"Iya, May, maaf lagian gue cuma demam biasa," ucap Rika.
"Gue cuma nggak mau sahabat gue kenapa-napa," ujar Maya yang dibalas dengan anggukan kepala oleh Rika.
"Kok jadi melow sih," ucap Alvin sambil memakan baksonya.
"Lo juga, kalau mau temenan sama kita nggak boleh playboy." Alvin tersedak ketika mendengar penuturan Maya.
"Lo kenapa sih, Vin? Nih minum," tanya Dewi sambil menyodorkan minuman.
Alvin segera meminumnya hingga tandas yang membuat ketiga temannya melongo dan menggelengkan kepala tak percaya. Bagaimana tidak, 1 botol air mineral dapat ia habiskan dalam 3 kali tegukan.
Setelah makan, mereka segera masuk ke kelas. Namun, ada yang aneh dari tatapan teman-teman sekelasnya. Seperti tatapan tidak suka. Tak biasanya begini, apa diantara mereka berempat ada berbuat kesalahan?
"Kalian semua kenapa natap kita kayak gitu? Sinis banget kelihatannya?" ucap Maya memecahkan suasana kelas yang terlihat tegang.
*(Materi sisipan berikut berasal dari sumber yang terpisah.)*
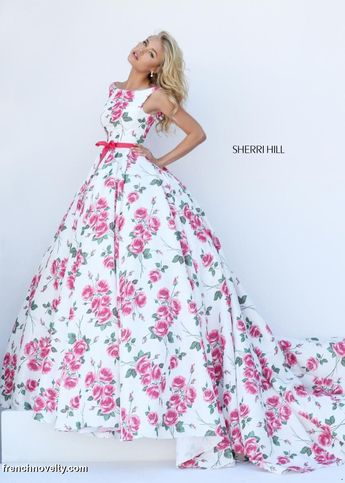 This is a perfect Easter dress in my opinion! Sherri Hill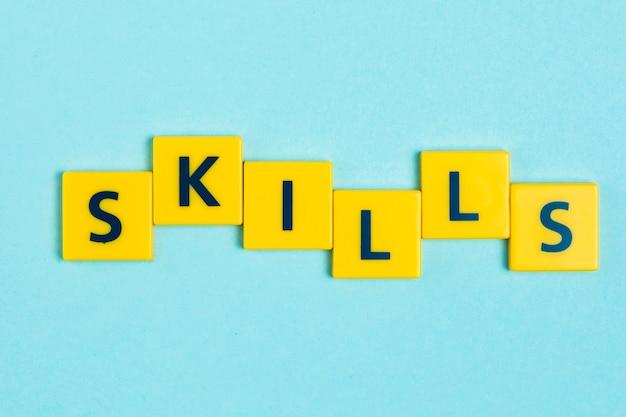 Habilidades de la palabra en azulejos scrabble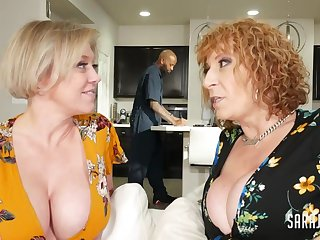 Dee & Sara Take It Black Arousing 3Some Orgy - dee williams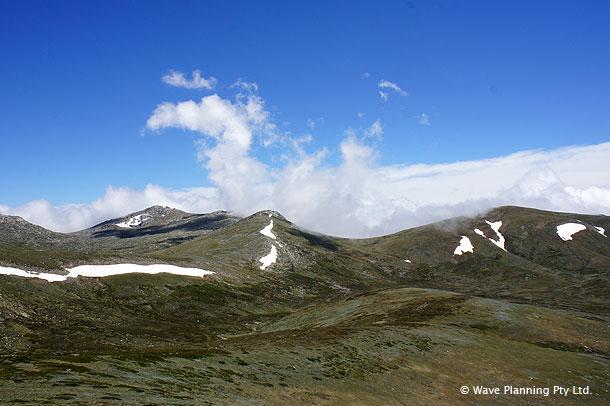 オーストラリア大陸の最高峰、コジオスコ山の山頂付近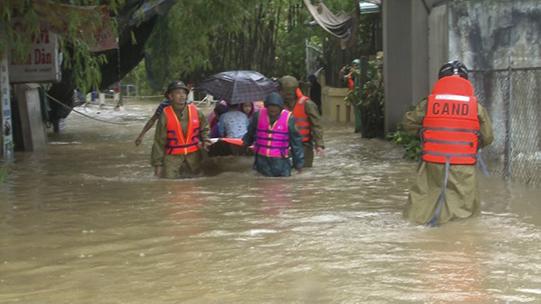 Mưa lớn đã khiến Thừa Thiên Huế bị ngập lũ nhiều nơi. Ảnh: PLO
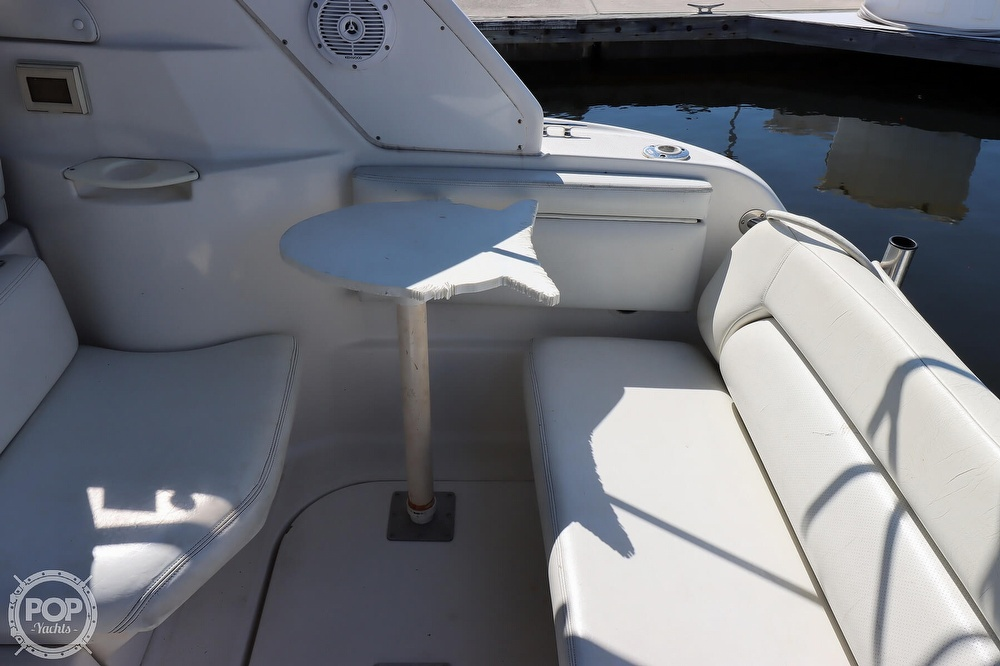 2003 Regal boat for sale, model of the boat is 2860 Commodore & Image # 36 of 40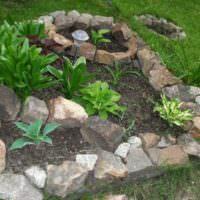 Клумба из бутового камня на садовом участке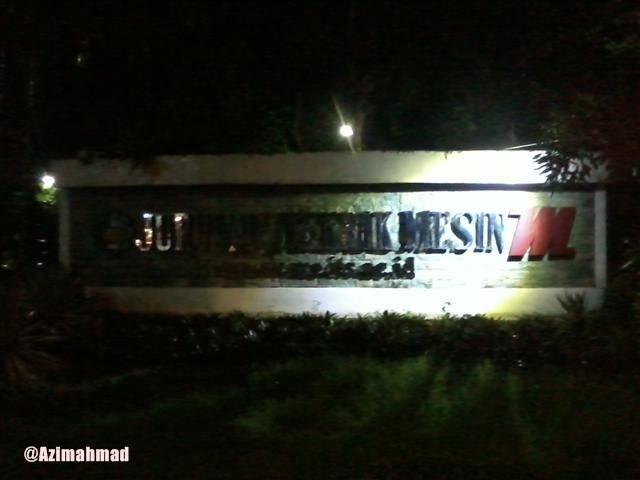 Papan Nama Laboratorium Teknik Mesin ITS Tampak Depan.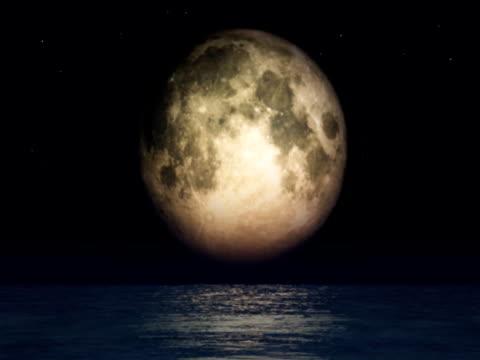 luna piena e oceano - {{relatedsearchurl(carousel.phrase)}} video stock e b–roll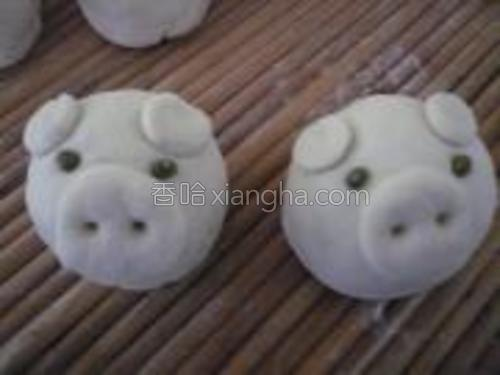 包好馅,团成馒头状,再用三小块面团贴在耳朵和鼻子处,用筷子在鼻子处扎两孔,用绿豆做眼睛。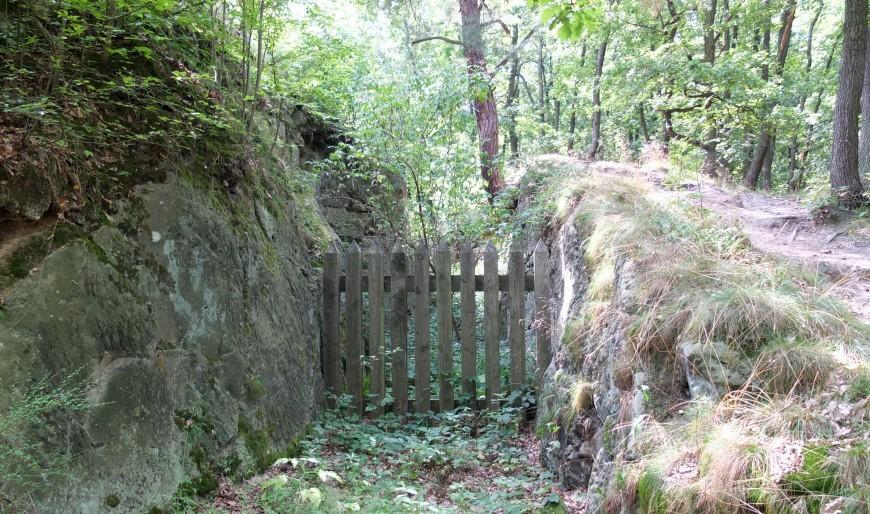 Festung Regenstein, gesperrter Eingang zum Laufgraben.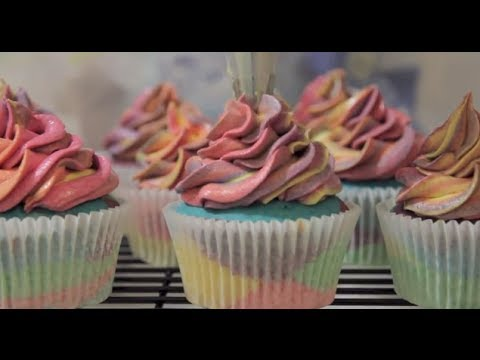 Perfect Rainbow Cupcakes with Rainbow Frosting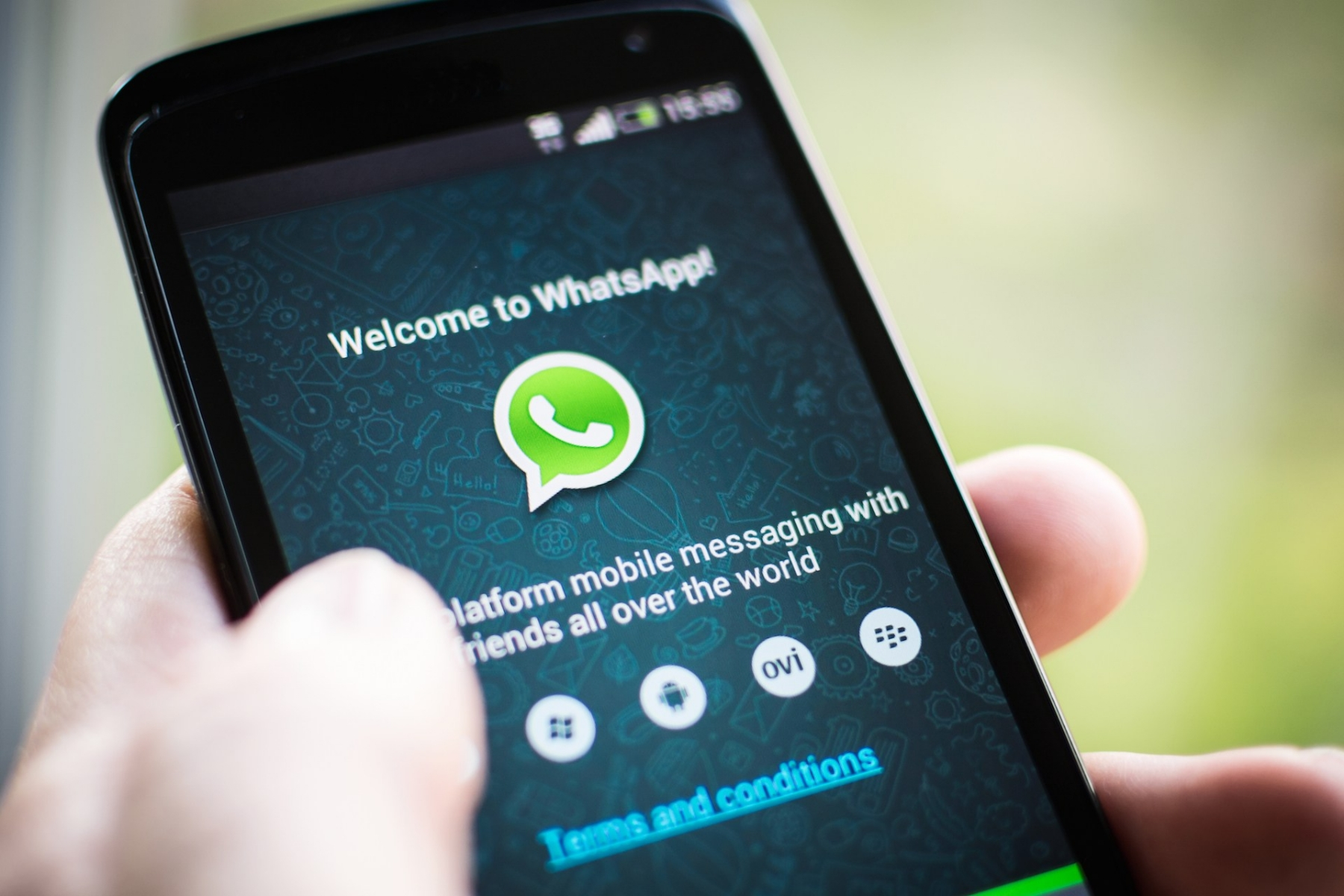 Instant messaging apps and WhatsApp are the first things people check in morning, says Deloitte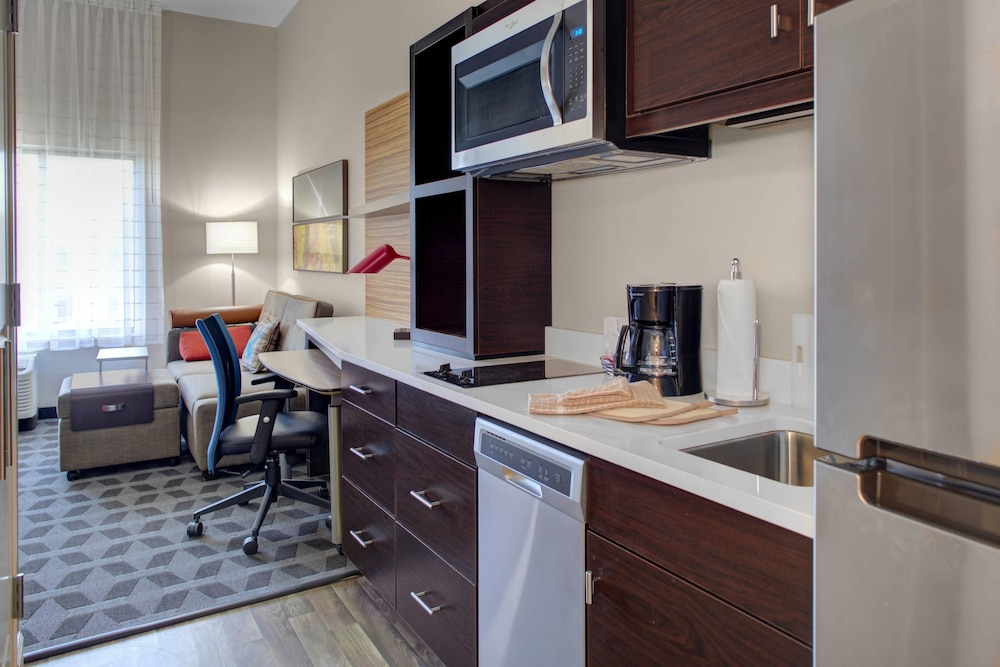 Private Kitchen, TownePlace Suites by Marriott Phoenix Chandler/Fashion Center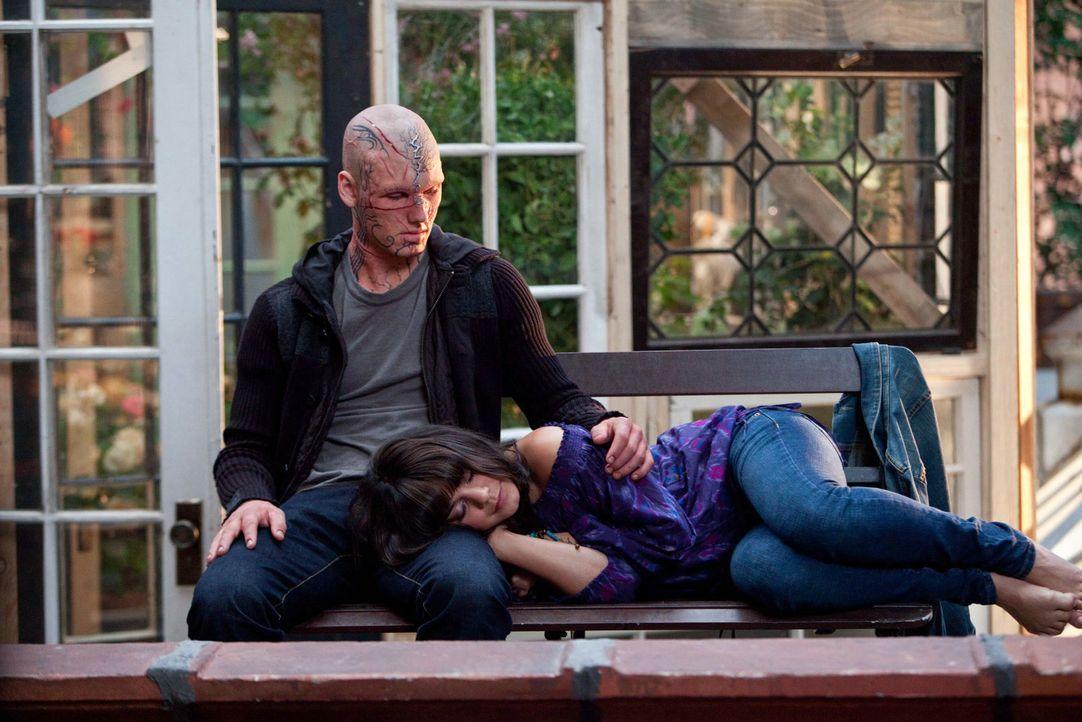 Nach und nach lernen sich Kyle (Alex Pettyfer, r.) und Lindy (Vanessa Hudgens, l.) kennen und zwar so, wie sie wirklich sind ... - Bildquelle: 2011 Concorde Filmverleih GmbH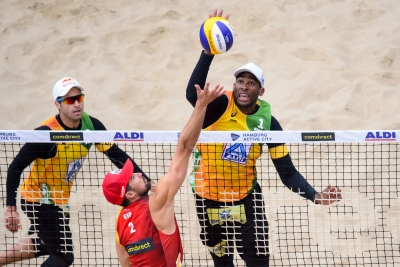 Evandro/Bruno Schmidt vence espanhóis e avança em primeiro no grupo I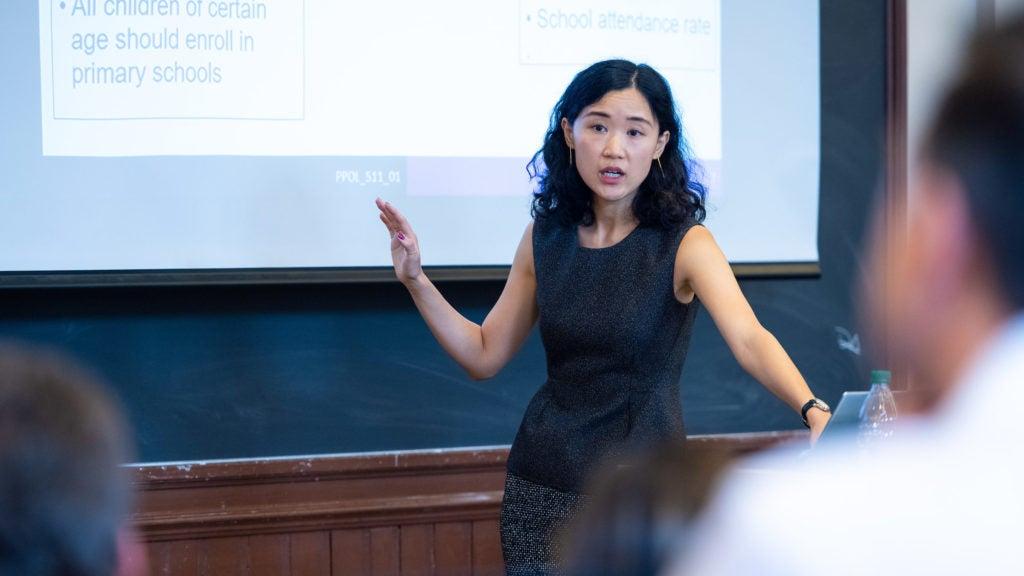 Image of Professor Ning Leng teaching students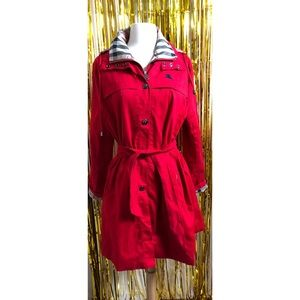 Burberry London Rain Coat in perfect condition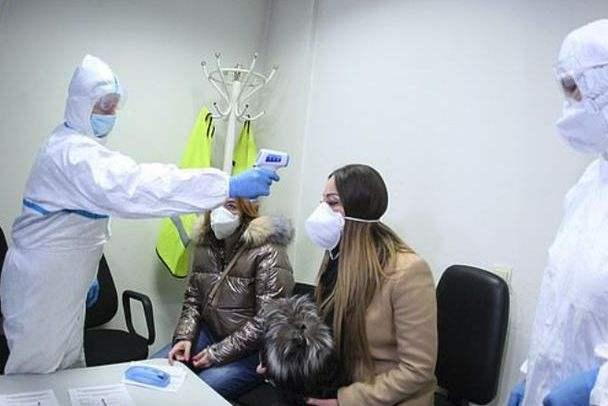 突发!CDC确认:新冠病毒开始在美社区传播!700多纽约人自中国返回,在社区隔离...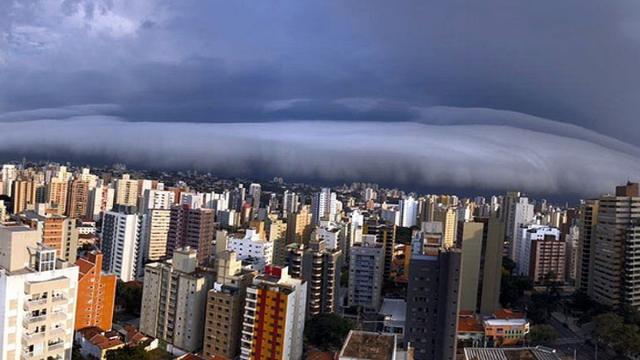 Nuvem rolo passa por Campinas (SP) e escurece o dia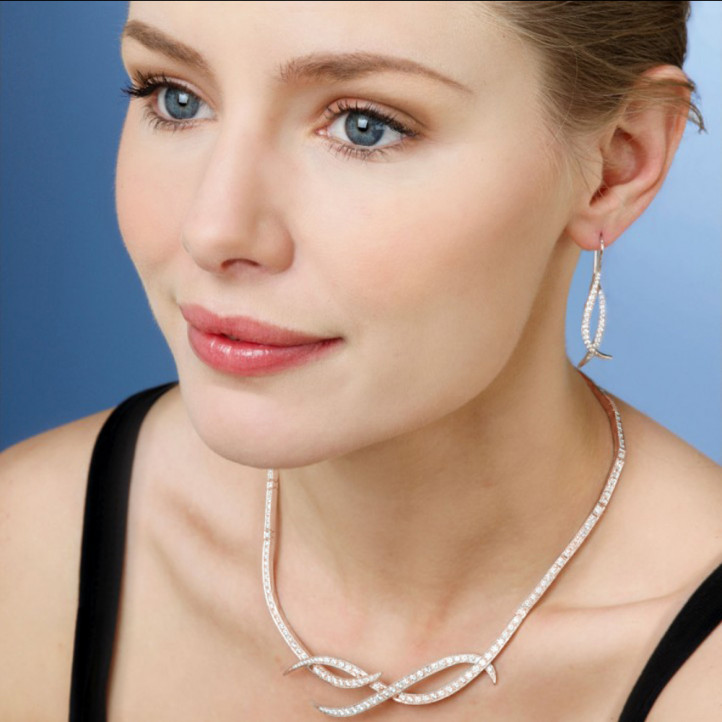 7.90 carat diamond design necklace in red gold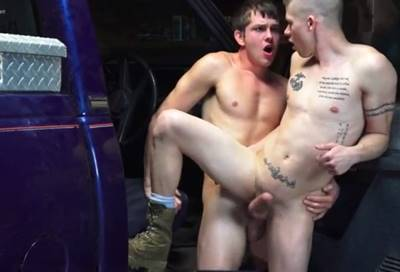 Sexo com mecânico gay que adora fuder mecanico Gostoso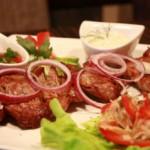 Азербайджанский шашлык с соусом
Namun, teman-temannya hanya merespon dengan gelengan kepala dan sikap yang acuh.
Rika yang kebetulan duduk dibangku depan Tono, segera bertanya apa yang sebenarnya terjadi.
"Ton, pada kenapa sih? Kok tatapannya pada sinis ke temen-temen gue?"
"Mereka nggak suka sama Alvin," jawab Toni singkat tanpa mengalihkan perhatiannya dari buku.
"Hah? Alvin? Emang ada apa sama Alvin?"
"Lo lihat aja di facebook ada berita yang menggemparkan tentang temen lo itu yang suka main ke club," jelas Tono.
Rika yang mendengar penuturan itu segera mengecek handphone dan membuka aplikasi Facebook-nya. Dan benar yang di bicarakan Tono.
Wajahnya tidak jelas karena ia sedang menoleh, namun postur tubuh dan gelang yang dikenakan sama seperti Alvin.
"Alvin," panggil Rika.
"Iya?"
"Lo, suka main ke club," tanya Rika hati-hati yang membuat Maya dan Dewi menoleh bersamaan.
"Apa?" ucap Dewi memastikan ucapan Rika dan telinganya agar tidak salah mendengar. Sedangkan Maya merebut ponsel milik Rika.
Maya mengerutkan alisnya meminta penjelasan kepada Alvin setelah membaca berita yang ada di Facebook
Mereka tidak salah lihat. Ya, benar yang ada dalam foto itu adalah Alvin.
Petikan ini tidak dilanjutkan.